**Complete the following:**
a – Copy out the part of the Scientology excerpt that begins at the words "Anne told me" and ends after "sinister brainwashing cult.", and put "Los Angeles" wherever "Hollywood" appears.
b – In the Scientology excerpt, how long does Anne say she has been a Scientologist?

**Document section:**
Read The Church of Fear: Inside The Weird World of Scientology Online
Authors: John Sweeney
Bill and Mole filmed from our side. The Church’s main cameraman was a tall, thin, German chap with a shock of white hair called Reinhardt; their number two camera woman was an exotic woman – Argentinian? – and I think they had a third plus a soundman, who looked Spanish or South American. They wore black and said next to nothing. Tommy and Mike settled down to watch from the sidelines, like line call umpires at Wimbledon or vultures waiting for a free carcase.
Anne told me she’d been a Scientologist for 30 years, and that it had helped her become a more able, sane, more responsible person with a very high sense of ethics, and that no-one she has been around with has ever been critical of Scientology, especially in Hollywood.
I took a deep breath. Some people say that Scientology is a sinister brainwashing cult.
Anne had no truck with that. It is, she said, a very intelligent, wonderful, highly ethical organisation, and the people in it have had wonderful success and wins in their life from utilising the Scientology technology. And then she went on to the attack: ‘The thing I don’t understand is why you are not talking to people who have benefited from it and why you are not giving a fair point of view to the other side.’
This was more than a little ironic. Four or was it five cameras – and who knows there might have been some hidden somewhere – were recording me doing exactly what she was complaining I was not doing.

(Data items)
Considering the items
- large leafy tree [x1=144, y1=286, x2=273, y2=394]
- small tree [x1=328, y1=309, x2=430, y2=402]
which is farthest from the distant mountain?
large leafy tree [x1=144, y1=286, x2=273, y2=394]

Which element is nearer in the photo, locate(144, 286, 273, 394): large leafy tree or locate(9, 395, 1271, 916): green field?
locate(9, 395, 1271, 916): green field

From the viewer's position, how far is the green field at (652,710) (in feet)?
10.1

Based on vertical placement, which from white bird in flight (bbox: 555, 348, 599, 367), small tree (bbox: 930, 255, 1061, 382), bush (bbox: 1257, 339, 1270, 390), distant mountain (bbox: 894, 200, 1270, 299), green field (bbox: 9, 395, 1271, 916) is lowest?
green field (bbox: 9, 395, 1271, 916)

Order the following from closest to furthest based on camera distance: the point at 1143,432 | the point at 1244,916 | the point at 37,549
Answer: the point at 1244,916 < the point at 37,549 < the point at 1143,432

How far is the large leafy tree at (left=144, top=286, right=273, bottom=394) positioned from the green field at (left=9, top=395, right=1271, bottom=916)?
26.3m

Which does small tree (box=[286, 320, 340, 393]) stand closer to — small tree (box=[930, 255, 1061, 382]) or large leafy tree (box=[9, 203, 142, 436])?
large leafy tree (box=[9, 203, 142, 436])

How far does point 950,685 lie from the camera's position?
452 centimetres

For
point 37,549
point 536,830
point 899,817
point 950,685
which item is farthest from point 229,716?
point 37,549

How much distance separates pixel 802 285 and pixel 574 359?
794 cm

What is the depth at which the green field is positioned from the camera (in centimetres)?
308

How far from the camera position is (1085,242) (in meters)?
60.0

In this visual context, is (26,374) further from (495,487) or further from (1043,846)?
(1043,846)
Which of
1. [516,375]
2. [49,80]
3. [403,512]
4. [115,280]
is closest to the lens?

**Results in order:**
a –
Anne told me she’d been a Scientologist for 30 years, and that it had helped her become a more able, sane, more responsible person with a very high sense of ethics, and that no-one she has been around with has ever been critical of Scientology, especially in Los Angeles.
I took a deep breath. Some people say that Scientology is a sinister brainwashing cult.

b – 30 years.